Collection entries

^^^^

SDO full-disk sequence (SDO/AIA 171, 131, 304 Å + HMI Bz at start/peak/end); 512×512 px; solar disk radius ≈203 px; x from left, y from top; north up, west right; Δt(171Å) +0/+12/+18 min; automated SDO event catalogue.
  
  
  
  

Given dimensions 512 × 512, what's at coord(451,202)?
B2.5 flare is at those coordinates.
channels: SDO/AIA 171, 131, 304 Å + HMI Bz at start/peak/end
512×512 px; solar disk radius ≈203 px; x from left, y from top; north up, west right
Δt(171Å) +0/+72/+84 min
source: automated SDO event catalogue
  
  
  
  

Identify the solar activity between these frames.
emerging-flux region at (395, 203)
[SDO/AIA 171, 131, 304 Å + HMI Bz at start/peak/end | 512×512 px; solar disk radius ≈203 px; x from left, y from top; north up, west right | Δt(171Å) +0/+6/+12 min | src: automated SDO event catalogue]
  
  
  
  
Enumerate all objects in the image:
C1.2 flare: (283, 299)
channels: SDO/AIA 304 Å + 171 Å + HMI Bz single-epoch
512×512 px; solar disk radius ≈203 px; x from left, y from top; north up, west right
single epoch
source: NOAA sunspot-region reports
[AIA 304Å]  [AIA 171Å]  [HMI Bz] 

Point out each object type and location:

^^^^

> _About this exercise_
Find the lines above that contain the word "single" and copy each one.

> _Your response_
channels: SDO/AIA 304 Å + 171 Å + HMI Bz single-epoch
single epoch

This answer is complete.